Page MenuHomePhabricator

Netbox missing physical device in PuppetDB when Puppet disabled for too long
Open, LowPublic

Description

https://netbox.wikimedia.org/extras/reports/puppetdb.PhysicalHosts/ is currently alerting with:

cloudbackup2001 missing physical device in PuppetDB: state Active in Netbox

This is because:

The last Puppet run was at Wed May 27 23:27:35 UTC 2020

As far as I've been told, after a certain time (14d I think) of Puppet being disabled on a host, the host is purged from PuppetDB. And shows as missing in the report even sooner (but I forgot the exact reason).

In addition of having an unpuppetized and unmonitored host for so long in prod, I was wondering if:
1/ The purge timeout should be extended
2/ The host should have its status changed to FAILED or to STAGED depending on the reason Puppet is disabled (which might mean an update to the server lifecycle page as Active -> Failed is for physical maintenance only).
3/ The Netbox report should check a different way if the host is Puppetized

Event Timeline

ayounsi created this task.
Restricted Application added a subscriber: Aklapper. · View Herald Transcript

As far as I've been told, after a certain time (14d I think) of Puppet being disabled on a host, the host is purged from PuppetDB. And shows as missing in the report even sooner (but I forgot the exact reason).

That's correct we don't explicitly configure node-purge-ttl so we use the default of 14 days and nodes are purged if they have not been in-contact with the puppet master for 14 days. We also set report-ttl to 1 day, however facts and resources should still exist in the database for the full 14 days.

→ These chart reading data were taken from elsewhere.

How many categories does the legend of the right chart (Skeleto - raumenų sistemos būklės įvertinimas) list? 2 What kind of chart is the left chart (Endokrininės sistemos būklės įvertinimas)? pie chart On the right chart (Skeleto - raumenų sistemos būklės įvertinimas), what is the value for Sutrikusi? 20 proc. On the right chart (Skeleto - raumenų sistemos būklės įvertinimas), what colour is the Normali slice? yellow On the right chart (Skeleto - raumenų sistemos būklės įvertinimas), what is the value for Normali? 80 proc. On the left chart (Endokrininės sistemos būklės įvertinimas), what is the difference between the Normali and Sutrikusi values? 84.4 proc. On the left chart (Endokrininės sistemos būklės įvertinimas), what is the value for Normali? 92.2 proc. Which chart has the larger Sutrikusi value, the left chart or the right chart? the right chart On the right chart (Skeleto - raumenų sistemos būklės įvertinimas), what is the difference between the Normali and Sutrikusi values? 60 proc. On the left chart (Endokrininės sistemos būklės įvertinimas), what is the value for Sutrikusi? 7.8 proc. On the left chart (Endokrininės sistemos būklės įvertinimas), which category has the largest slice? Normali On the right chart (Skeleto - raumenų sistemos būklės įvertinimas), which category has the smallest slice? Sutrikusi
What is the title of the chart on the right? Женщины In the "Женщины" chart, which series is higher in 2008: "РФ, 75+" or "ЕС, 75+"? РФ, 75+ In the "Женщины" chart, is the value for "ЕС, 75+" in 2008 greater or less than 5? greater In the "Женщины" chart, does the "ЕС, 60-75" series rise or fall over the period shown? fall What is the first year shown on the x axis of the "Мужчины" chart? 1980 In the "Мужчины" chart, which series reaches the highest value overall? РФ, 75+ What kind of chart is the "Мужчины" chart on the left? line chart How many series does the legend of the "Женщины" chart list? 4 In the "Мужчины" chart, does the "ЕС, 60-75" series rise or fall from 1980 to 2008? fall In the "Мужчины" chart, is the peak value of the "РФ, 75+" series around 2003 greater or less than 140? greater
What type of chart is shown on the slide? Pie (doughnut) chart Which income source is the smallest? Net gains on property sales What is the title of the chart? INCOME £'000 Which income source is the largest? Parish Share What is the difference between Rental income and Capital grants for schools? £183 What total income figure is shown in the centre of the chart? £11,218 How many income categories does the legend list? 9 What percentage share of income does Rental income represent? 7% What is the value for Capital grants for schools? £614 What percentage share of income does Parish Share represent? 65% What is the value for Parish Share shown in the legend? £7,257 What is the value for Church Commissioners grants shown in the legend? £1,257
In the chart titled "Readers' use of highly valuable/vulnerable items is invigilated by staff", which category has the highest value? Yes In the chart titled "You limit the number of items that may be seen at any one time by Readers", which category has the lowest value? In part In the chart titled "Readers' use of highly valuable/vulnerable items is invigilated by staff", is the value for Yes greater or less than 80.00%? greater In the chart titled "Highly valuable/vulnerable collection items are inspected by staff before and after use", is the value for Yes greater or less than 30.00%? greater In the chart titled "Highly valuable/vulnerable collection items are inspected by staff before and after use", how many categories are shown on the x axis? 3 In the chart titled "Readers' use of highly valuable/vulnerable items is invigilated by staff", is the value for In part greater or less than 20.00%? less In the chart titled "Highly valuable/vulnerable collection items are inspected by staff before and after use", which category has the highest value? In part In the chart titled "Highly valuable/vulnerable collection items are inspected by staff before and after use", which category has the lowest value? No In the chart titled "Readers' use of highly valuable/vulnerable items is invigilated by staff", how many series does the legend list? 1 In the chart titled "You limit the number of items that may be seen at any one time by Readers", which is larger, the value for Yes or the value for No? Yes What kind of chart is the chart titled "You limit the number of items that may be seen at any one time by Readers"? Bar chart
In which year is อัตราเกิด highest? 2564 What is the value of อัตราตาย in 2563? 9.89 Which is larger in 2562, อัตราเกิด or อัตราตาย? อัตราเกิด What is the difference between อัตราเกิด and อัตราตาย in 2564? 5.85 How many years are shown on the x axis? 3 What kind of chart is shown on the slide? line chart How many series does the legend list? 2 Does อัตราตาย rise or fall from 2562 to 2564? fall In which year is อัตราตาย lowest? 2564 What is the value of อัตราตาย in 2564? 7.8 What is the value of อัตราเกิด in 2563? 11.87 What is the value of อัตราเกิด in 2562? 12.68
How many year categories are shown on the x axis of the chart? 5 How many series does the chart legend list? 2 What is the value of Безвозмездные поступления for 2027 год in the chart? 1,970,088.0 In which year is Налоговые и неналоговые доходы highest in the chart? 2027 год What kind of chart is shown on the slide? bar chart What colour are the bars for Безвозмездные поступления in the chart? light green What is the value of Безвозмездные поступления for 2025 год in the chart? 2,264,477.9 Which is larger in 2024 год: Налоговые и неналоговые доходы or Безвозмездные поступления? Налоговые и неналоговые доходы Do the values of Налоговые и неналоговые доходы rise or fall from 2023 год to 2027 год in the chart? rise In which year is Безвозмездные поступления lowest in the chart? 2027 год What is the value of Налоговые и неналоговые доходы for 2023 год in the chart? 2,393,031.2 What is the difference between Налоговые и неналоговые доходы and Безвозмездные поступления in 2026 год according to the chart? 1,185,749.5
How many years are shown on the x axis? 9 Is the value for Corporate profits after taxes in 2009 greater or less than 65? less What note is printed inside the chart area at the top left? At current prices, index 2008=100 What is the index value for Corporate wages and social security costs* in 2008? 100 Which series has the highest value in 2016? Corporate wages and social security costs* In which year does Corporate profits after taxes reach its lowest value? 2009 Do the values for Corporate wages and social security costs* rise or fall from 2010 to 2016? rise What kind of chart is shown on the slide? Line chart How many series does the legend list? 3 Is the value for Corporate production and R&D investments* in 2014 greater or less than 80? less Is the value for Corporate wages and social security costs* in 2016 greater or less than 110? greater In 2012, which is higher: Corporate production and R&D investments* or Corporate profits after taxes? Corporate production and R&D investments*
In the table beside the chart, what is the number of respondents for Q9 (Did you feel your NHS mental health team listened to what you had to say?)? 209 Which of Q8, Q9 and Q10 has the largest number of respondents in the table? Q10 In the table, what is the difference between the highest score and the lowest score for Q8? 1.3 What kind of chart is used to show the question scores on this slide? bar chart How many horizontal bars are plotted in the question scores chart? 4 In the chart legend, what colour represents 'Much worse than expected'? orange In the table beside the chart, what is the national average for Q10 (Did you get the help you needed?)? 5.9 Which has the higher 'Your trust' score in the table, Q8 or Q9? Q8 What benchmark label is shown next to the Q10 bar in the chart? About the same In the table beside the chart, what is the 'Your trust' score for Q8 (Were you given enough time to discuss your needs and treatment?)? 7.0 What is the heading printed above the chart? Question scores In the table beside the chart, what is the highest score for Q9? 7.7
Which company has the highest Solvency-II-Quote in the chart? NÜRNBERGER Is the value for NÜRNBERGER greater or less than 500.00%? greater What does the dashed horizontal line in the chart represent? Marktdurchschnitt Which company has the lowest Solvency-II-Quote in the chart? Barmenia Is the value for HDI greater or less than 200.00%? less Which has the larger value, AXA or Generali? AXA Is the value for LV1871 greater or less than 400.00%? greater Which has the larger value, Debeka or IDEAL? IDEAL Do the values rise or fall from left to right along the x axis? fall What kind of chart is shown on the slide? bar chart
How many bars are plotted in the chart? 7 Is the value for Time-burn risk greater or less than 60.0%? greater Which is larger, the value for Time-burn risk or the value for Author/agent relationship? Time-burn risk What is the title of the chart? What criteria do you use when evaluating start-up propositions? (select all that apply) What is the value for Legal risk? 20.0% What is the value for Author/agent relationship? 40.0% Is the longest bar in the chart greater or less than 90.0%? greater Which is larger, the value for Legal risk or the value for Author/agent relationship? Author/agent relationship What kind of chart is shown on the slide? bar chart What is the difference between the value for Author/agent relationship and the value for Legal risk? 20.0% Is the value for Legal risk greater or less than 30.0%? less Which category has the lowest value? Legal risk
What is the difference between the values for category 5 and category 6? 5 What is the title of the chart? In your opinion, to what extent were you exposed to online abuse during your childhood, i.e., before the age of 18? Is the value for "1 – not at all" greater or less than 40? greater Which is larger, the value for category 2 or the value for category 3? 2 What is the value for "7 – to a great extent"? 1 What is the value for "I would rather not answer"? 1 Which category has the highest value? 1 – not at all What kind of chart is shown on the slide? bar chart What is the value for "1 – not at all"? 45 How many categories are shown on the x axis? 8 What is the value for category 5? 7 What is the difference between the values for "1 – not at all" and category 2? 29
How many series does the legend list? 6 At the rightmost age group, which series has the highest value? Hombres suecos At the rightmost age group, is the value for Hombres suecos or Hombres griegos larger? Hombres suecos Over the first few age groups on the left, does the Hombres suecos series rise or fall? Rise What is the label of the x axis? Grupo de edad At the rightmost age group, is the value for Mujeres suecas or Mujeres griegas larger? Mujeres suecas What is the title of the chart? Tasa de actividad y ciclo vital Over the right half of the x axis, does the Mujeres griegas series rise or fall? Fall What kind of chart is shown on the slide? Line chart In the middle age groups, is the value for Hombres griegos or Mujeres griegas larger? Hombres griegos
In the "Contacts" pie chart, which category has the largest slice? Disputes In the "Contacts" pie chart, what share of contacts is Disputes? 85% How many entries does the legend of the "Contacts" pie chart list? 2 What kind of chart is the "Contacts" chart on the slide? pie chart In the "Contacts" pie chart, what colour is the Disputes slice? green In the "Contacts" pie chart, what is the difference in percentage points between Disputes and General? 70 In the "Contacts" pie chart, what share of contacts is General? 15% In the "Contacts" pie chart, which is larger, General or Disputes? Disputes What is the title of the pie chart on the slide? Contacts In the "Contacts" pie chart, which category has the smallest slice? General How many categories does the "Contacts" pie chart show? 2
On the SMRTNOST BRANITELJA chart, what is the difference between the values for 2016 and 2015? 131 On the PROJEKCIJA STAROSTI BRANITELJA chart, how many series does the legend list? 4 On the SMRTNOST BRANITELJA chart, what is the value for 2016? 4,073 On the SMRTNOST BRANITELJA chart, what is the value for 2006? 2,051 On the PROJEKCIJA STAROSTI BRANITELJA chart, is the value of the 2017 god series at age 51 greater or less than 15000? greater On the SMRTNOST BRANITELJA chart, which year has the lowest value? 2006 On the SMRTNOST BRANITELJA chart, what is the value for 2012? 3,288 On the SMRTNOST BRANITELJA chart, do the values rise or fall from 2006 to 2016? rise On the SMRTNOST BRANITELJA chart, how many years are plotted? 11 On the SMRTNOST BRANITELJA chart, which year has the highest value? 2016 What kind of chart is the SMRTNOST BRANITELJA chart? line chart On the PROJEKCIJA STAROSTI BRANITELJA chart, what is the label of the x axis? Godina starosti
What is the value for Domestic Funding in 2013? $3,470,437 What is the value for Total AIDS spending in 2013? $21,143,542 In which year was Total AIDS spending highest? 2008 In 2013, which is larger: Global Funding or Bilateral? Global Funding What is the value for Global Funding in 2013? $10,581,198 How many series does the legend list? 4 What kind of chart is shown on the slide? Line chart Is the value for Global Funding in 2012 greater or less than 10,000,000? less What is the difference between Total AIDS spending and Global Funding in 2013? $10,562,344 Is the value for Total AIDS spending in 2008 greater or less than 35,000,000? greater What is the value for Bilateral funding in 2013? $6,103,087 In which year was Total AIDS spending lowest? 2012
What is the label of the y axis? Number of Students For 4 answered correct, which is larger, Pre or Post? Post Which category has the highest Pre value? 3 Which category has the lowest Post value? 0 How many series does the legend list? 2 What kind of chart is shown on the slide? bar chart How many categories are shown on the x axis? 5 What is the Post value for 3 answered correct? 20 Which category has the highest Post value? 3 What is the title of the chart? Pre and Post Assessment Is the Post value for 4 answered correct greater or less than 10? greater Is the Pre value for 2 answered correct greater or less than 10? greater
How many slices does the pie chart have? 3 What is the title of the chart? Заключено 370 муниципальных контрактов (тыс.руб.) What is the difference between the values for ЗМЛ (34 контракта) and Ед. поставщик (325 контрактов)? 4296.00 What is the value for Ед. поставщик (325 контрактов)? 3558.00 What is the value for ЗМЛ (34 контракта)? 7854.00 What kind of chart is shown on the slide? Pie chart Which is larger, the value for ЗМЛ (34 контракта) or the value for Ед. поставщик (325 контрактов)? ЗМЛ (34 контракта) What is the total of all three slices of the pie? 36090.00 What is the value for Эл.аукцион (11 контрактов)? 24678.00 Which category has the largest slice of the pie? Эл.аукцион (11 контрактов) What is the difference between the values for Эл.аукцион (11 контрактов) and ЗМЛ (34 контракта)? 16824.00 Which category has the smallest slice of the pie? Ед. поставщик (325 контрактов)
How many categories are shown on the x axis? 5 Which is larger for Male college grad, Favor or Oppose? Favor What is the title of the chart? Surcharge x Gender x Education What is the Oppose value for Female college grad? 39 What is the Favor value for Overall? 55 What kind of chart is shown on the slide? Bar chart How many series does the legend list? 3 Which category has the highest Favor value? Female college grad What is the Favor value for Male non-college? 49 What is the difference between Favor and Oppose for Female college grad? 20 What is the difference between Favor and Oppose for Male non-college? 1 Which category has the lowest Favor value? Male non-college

That said when i checked last week cloudbackup2001 still had some data in puppetdb (i.e. it had not been purged) however netbox showed an error so i think there may still be something missing to this puzzle, unfortunately i didn't have time to dig.

In addition of having an unpuppetized and unmonitored host for so long in prod, I was wondering if:
1/ The purge timeout should be extended

I think to get any reasonable change we would have to extend this by quite a bit 30+days? This has a significant impact on the size of the database and the time of lookups meaning each puppet compile would be slower. Hard to give exact numbers but personally this is my leased preferred

2/ The host should have its status changed to FAILED or to STAGED depending on the reason Puppet is disabled (which might mean an update to the server lifecycle page as Active -> Failed is for physical maintenance only).

This sounds like a good option to me, no idea the work involved

3/ The Netbox report should check a different way if the host is Puppetized

we could check the manifest.pp file?